# [SUPPLIED DATA]
▬▬▬

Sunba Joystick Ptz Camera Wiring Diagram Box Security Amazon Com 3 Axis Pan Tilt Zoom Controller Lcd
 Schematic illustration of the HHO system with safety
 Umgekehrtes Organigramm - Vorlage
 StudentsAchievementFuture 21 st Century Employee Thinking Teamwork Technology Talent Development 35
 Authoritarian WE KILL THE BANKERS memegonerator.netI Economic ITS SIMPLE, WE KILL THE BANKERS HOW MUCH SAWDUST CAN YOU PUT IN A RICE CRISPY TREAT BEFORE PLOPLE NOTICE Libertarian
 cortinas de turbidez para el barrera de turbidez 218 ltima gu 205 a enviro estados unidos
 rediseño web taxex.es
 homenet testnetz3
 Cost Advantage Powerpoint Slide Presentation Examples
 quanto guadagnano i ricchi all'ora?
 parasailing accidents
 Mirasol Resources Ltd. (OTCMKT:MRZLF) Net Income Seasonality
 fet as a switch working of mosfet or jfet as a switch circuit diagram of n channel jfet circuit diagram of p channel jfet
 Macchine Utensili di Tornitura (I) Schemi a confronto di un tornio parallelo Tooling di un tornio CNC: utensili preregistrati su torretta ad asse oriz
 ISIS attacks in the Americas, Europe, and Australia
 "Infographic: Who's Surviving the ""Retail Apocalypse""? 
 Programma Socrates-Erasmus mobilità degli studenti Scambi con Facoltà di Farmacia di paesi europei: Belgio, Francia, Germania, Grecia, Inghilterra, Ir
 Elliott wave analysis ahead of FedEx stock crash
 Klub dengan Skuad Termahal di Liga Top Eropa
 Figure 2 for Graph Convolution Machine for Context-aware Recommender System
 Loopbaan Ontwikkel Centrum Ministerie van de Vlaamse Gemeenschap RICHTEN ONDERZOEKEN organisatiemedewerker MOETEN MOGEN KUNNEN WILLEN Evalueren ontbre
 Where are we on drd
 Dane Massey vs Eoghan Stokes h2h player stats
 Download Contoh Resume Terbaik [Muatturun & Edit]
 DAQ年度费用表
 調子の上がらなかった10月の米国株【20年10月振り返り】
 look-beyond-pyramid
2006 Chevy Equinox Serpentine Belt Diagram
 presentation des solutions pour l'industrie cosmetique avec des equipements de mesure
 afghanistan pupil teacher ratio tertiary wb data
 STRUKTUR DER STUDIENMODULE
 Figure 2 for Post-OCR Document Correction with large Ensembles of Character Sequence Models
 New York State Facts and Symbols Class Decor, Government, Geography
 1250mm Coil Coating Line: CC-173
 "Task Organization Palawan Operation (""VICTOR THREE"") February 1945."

▬▬▬

# [TASK TO CARRY OUT]
From the listing above, pick out every line containing "with".

# [OUTPUT OF THE TASK]
 Schematic illustration of the HHO system with safety
 Figure 2 for Post-OCR Document Correction with large Ensembles of Character Sequence Models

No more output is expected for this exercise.